The debating, campaigning and speculating will soon be over. In just a few short weeks, our new President will be elected.
Somehow, through this long and arduous process, the parallels between website A/B testing and the election became apparent to me as the campaign continued to grind on.
This shouldn’t come as much of a surprise. After all, an election, particularly a Presidential election, has essentially become the ultimate marketing campaign. Of course, one of the objectives of this particular marketing campaign is to make it appear as if it is NOT a marketing campaign…anyone remember “New Coke”?
With a myriad of contenders to the throne weeded out over the past year, it has now come down to the ultimate A/B test.
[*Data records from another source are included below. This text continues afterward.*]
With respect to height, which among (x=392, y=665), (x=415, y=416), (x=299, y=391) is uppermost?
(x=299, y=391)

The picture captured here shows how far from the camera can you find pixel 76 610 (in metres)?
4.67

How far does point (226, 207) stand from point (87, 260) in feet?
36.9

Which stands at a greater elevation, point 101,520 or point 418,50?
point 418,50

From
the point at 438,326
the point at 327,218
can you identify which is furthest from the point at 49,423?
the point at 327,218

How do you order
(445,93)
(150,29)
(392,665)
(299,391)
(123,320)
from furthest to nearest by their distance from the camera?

But unlike our website A/B testing, we are all bombarded with images and soundbites of both A and B on a continuous and unrelenting basis.
Perhaps where the comparison to website testing is most relevant is when we look at the impact of bias in both scenarios.
Just a Bunch of Bias
“Minimize bias” is fairly standard advice to pollsters and A/B testers alike. We think we understand what that means: Take a random sample, don’t sample friends and coworkers, don’t artificially lead those surveyed towards one option or another, etc. But there is actually much more to it than that.
In Science and Engineering, bias is something you can assign an exact number value to. For example, if a scale consistently weighs a product 0.5 pounds heavier than the actual weight, you would say that scale has a bias of +0.5 pounds.
In attribute testing including surveys, polling and A/B testing, bias means something altogether different. Picture a large vat of chemicals being mixed together or a stew being cooked on the stovetop. If you want to draw a sample with which you can evaluate the entire mixture, you make sure your stew is well stirred, that you are sampling from an area in the center that was representative of the whole batch, that you took your sample before the stew had been sitting for long, etc.
Assuming you have done everything in your power to make your sample representative, there are still many other factors that can cause bias in sampling plans such as:
- Sampling outside of the target population
- Tainting of the sample itself by outside influences
- Tainting the testing of the sample by outside influences
- Under-coverage of one group or another that make up the population
Both A/B testing and Presidential polling are susceptible to all of these sources of bias, and many more.
Polling: The Long and Short of It
The Gallup poll has long been considered the gold standard of polling, particularly when it comes to Presidential elections, and with good reason. With one notable exception, this poll has been extremely accurate in predicting the election results over the past century.
In 1948, however, the Gallup poll memorably predicted Thomas Dewey would defeat Harry Truman by a sizable margin, leading to the infamous photo of President Truman holding up the erroneous headline, “Dewey Defeats Truman” while boarding a train the day after the election.
Why was this poll so far off? At the time, there were two main causes assigned to the error. At least one of them could be a cautionary tale for our A/B testing:
1. The pollsters stopped collecting data too far ahead of election day
Prior to Truman’s presidency, Franklin D. Roosevelt was already so well known that most voters were either solidly with him or solidly against him after he had been in office for many years. Roosevelt’s opponents didn’t surge, since his supporters didn’t waiver. This led to the false assumption that a poll one or two weeks prior to an election would hold up on Election Day. As we now realize, that is not always the case.
If your A/B test shows a clear winner of one option over the other on a given day, keep in mind that the results are just that; “on a given day”. The same test might have an opposite outcome a month or even a week later. That may be one reason why large companies sometimes implement continuous testing methods, such as Bandit testing.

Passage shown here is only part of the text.